Sunday, October 30, 2011

Turkeys in the backyard!

(to the tune of "Smokin' in the Boys Room)...

After the Farm Day yesterday (story of the weaving here), I picked up 4 turkeys on the way home. They were, of course, on CL, for $25/each. Since poults cost about $5/each, and then being fed for 6 months, this was a screamin' deal. Now, I know it's common to find turkeys in the store very soon for 49 cents/lb., but there is nothing that compares with home grown turkeys. Because of my move, I didn't raise turkeys this year, and it would mean that we didn't have a home-grown turkey for Thanksgiving.

These guys (and girls) are 6+ months old, and about 2 months past optimal butcher time - only because they're huge, not that they won't be tender. The one hen that I loaded up probably weighed 30 lbs. and the toms were much bigger (yield after butchering is roughly 65% of live weight). The folks I got them from were commenting that they were surprised that they ended up with a tom and hen of each breed (broadbreasted white and broadbreasted bronze). I explained that these turkeys cannot breed naturally because of their large pectoral muscles (the breast meat). While the toms certainly want to try, they can't assume the correct "position."

| PARTS OF THE EXERCISE |
A – What prices does the turkey post mention? List every one along with what it is for.
B – Which two breeds were the turkeys in the turkey post?
C – Rewrite the paragraph of the turkey post that begins "These guys (and girls) are 6+ months old" as a short bulleted list that keeps its main facts.
The lines that come after the turkey post are separate material and not part of it.

| DATA SHOWN |

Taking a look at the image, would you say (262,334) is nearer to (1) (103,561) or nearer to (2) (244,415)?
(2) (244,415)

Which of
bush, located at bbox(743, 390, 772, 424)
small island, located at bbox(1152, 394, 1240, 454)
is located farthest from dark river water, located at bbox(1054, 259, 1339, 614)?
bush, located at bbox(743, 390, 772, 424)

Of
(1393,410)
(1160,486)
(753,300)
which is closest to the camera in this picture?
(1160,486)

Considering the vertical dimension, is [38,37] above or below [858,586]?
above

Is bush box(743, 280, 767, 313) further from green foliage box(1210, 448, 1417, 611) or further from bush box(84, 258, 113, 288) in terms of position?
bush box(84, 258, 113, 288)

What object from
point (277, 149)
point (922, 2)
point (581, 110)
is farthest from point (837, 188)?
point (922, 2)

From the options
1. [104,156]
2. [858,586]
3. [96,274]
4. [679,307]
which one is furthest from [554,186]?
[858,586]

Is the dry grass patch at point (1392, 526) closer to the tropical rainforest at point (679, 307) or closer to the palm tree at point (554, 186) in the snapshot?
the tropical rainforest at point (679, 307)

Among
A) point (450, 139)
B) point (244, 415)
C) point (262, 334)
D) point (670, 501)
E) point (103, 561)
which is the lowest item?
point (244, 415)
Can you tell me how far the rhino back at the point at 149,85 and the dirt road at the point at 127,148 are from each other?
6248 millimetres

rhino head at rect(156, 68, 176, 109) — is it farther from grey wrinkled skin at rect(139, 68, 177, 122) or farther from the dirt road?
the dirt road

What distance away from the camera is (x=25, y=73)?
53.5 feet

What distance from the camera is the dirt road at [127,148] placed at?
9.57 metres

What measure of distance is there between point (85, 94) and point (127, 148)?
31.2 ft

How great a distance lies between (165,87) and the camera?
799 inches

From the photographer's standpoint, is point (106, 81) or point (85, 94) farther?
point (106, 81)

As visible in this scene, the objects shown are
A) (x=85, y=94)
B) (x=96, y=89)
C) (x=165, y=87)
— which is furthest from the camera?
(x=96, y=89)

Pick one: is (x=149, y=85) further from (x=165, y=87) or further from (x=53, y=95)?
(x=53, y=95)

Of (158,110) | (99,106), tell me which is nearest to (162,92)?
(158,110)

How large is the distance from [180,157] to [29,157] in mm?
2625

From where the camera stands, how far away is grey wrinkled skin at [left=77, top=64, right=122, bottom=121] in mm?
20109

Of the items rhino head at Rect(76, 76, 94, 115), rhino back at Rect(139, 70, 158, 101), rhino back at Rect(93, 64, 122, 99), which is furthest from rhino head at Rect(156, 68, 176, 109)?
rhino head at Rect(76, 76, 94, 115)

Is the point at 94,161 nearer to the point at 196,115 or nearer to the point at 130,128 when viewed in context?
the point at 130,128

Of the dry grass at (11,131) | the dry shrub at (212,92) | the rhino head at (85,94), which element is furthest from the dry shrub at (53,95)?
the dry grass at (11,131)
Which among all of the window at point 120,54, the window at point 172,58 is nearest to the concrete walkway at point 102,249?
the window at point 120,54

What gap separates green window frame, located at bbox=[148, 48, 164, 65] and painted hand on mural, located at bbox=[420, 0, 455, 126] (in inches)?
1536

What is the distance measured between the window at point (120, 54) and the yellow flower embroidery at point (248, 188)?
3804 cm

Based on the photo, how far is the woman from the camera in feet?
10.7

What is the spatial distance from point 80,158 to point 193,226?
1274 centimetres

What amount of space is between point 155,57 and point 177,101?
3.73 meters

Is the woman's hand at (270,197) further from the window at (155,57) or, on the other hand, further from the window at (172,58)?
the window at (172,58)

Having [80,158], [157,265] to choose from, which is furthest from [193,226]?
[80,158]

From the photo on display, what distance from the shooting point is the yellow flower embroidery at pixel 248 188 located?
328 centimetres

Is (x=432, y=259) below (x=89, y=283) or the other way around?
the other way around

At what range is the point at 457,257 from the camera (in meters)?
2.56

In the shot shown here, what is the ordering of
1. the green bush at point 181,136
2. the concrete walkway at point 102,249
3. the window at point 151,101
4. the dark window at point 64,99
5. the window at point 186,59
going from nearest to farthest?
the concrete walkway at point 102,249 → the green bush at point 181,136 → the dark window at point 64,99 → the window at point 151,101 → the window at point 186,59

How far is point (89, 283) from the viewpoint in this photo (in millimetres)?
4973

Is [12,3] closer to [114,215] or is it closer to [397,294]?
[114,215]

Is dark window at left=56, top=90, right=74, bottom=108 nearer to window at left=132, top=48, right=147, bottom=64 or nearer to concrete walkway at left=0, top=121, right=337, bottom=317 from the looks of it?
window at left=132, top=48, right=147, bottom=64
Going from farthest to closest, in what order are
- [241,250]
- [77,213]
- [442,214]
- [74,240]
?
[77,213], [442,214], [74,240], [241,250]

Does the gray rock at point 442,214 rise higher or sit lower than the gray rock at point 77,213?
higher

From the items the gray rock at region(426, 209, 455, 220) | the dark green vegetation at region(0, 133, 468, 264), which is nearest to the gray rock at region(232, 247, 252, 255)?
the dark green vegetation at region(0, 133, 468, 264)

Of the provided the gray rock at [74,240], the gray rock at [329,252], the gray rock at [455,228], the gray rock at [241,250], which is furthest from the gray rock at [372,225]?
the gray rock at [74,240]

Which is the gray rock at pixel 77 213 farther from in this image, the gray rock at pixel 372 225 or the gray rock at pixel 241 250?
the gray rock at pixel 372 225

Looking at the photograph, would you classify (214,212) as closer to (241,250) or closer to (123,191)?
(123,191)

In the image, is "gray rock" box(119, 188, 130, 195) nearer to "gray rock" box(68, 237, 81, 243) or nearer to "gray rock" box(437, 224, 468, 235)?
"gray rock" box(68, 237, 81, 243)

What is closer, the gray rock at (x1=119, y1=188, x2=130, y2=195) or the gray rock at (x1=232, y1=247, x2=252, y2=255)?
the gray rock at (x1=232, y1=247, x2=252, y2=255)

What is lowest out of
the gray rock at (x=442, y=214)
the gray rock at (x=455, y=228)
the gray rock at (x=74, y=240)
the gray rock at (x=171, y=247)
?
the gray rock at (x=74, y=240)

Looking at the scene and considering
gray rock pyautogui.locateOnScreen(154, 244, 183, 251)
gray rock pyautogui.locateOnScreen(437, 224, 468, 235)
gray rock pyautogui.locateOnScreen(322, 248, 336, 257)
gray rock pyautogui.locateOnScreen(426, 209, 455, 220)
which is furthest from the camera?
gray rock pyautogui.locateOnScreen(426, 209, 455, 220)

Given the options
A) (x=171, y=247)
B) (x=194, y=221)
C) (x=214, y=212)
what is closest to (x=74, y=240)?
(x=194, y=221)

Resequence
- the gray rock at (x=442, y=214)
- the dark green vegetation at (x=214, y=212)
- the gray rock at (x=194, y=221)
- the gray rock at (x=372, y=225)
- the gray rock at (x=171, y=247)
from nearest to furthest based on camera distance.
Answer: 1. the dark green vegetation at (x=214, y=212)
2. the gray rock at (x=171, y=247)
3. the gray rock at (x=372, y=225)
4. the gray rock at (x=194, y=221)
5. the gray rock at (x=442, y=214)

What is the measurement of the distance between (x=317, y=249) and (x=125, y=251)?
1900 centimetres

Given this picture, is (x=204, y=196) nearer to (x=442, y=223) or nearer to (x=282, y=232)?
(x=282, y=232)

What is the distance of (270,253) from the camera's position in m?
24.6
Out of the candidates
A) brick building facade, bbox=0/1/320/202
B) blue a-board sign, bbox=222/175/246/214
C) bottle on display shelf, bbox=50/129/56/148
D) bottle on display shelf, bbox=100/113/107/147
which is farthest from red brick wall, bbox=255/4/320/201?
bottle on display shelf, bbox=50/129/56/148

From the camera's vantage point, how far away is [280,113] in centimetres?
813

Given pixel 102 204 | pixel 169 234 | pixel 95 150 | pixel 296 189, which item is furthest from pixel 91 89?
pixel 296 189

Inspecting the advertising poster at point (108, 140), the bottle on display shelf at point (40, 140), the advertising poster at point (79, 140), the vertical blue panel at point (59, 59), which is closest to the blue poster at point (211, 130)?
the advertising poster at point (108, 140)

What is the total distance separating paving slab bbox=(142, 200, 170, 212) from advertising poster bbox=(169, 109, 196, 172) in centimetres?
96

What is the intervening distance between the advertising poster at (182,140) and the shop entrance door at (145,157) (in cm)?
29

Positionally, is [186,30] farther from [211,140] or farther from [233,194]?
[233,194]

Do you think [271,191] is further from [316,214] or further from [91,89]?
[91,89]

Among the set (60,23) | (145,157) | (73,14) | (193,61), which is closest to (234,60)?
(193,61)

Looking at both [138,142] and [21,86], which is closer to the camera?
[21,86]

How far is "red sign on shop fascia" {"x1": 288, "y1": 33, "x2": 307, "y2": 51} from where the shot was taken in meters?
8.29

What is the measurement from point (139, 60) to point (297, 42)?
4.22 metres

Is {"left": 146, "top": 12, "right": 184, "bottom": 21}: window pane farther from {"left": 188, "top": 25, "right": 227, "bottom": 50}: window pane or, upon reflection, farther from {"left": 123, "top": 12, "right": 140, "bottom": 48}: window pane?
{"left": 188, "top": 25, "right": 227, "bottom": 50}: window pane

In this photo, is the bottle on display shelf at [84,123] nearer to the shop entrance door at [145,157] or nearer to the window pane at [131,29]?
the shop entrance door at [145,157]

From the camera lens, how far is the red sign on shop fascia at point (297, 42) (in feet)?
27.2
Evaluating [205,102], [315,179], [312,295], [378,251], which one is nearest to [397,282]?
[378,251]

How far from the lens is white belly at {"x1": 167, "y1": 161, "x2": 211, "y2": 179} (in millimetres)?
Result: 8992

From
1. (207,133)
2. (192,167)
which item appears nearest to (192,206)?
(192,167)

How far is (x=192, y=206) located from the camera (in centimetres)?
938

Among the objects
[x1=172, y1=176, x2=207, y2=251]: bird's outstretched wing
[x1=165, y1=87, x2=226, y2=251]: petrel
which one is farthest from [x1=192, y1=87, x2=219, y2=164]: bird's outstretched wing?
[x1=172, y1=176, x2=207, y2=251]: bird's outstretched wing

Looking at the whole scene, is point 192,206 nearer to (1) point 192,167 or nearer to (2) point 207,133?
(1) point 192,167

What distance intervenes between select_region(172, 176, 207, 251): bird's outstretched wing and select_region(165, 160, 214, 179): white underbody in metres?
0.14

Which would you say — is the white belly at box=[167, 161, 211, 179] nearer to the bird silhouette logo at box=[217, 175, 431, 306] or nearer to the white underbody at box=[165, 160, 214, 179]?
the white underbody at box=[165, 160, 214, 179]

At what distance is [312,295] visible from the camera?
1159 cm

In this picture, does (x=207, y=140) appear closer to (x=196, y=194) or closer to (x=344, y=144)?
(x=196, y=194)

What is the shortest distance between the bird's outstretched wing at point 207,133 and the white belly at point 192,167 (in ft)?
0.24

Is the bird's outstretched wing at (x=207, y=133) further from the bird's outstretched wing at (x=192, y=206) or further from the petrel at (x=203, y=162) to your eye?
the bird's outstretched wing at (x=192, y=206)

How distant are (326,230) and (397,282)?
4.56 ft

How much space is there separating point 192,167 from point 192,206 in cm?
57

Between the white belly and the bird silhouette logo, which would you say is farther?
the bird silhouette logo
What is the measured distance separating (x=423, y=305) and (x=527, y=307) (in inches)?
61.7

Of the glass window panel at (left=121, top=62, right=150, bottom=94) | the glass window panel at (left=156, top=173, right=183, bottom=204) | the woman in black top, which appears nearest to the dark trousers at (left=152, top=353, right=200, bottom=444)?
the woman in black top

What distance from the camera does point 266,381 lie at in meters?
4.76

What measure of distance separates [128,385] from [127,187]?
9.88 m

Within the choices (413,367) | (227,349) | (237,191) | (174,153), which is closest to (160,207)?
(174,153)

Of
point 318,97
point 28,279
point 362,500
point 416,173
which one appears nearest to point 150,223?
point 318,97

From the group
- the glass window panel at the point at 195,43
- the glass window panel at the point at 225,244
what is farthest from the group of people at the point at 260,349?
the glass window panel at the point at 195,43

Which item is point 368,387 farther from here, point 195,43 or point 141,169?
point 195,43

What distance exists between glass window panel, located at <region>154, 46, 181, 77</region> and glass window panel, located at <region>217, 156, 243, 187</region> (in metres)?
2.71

| EXPECTED RESULTS |
A –
- $25 each: the four turkeys listed on CL
- About $5 each: poults
- 49 cents/lb.: turkeys in the store

B – Broadbreasted white and broadbreasted bronze.

C –
- The turkeys are over 6 months old, about 2 months past optimal butcher time because of their size, though they should still be tender.
- The hen weighed about 30 lbs., and the toms were much bigger.
- Butchering yields roughly 65% of live weight.
- The sellers were surprised to end up with a tom and a hen of each breed, broadbreasted white and broadbreasted bronze.
- These turkeys cannot breed naturally because their large breast muscles keep the toms from assuming the correct position.